Angwin: Oh, I love that question, because I am a strangely hopeful person despite my weird job of doing only unhopeful things. And so I do believe you know… Like, the criminal risk score algorithm is a good example. If they they fixed… So, after our story came out, a bunch of mathematicians and computer scientists came out with all these papers studying our our data set and coming up with some theoretical conclusions. And essentially, they all said you know, you could fix this algorithm if you were to balance the error rates. Like if you were to choose to optimize your algorithm to balance the error rates— They've chosen to optimize it another way, which is for predictive accuracy. So meaning it's "correct" in its predictions 60% of the time for both black and white defendants.
But, when it's wrong it's wrong in this completely disparate way, right. So you could actually fix it that way, and all that would happen—the only "bad" outcome—was the algorithm would be more accurate for black defendants than white. Which makes sense because there's actually more black defendants in our criminal justice system.

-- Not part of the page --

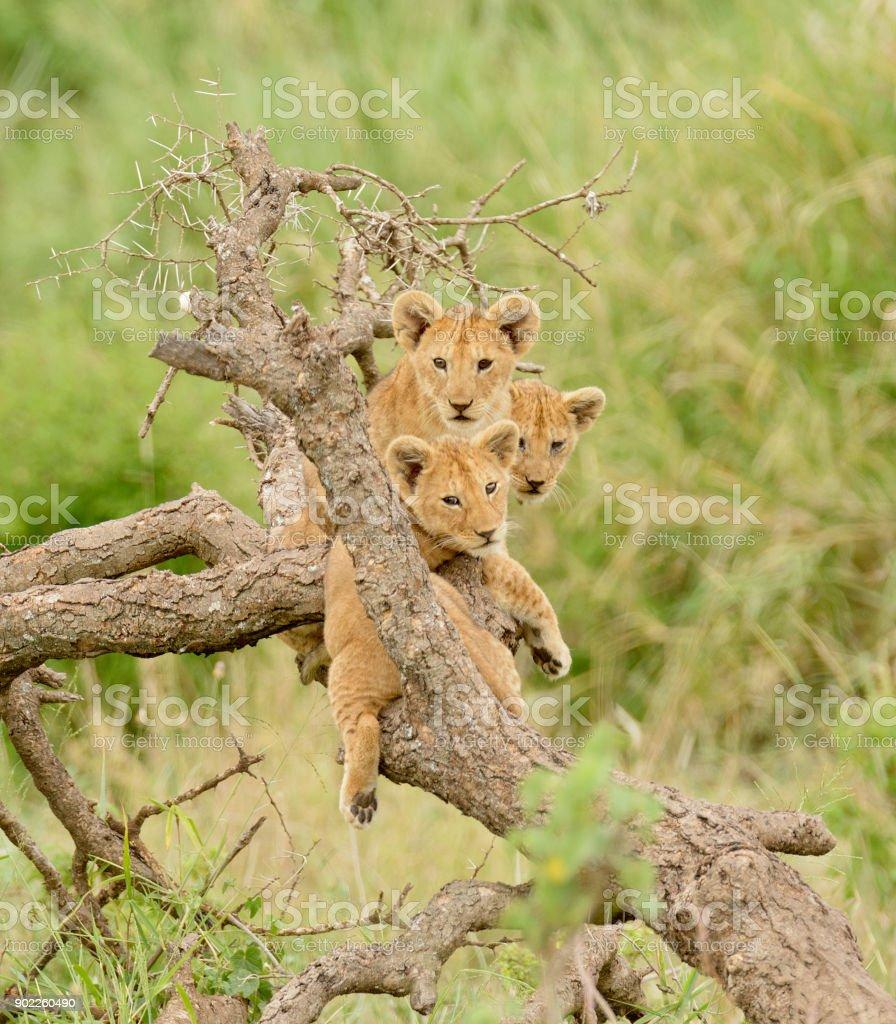 Aslan yavrularını ağaca stok fotoğrafı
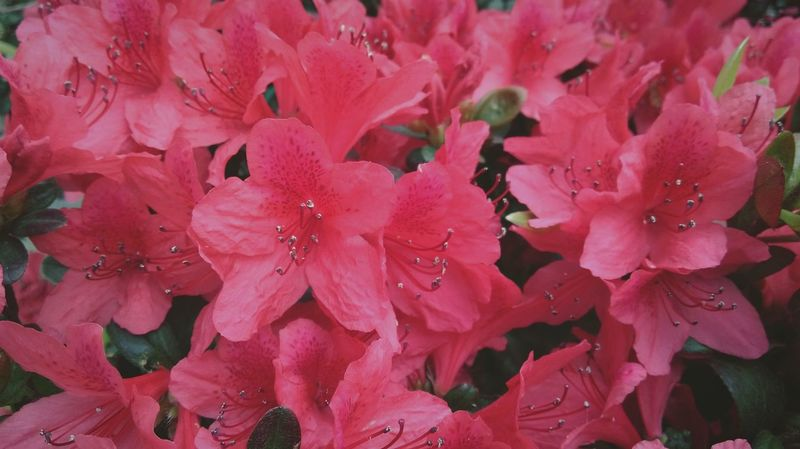 Something Special Flowers Nature_collection Dark Pink By Motorola EyeEm Nature Lover Red Flower Collection Plants And Flowers How Do We Build The World? Showcase March Q Millennial Pink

So, what's weird is there is a hopeful outcome, right. There's like something you could do. Now, I would also, though, like to step back and say I'm not entirely sure we should be predicting anyone's criminality in the future. I can't even predict my husband and I've been married to him for a very long time. It's like predicting human behavior, like, we can't even get our maps to get us to the right place most of the time. So is this really where we want to bring computers to bear, is predicting human behavior? I feel like this is maybe like a future thing that we're not going to be so good at, yet.
But I do think that algorithms are going to be better than people, right. In a lot of ways. But we have to learn how to hold them accountable, and we have to build systems around that. I'm perfectly sure that a car is going to drive better than me. I'm a pretty bad driver, right? So I feel like there is— I don't want to be a Luddite about it, I just want to say we need systems of oversight and accountability before we can move forward, because otherwise it really will be the Wild West.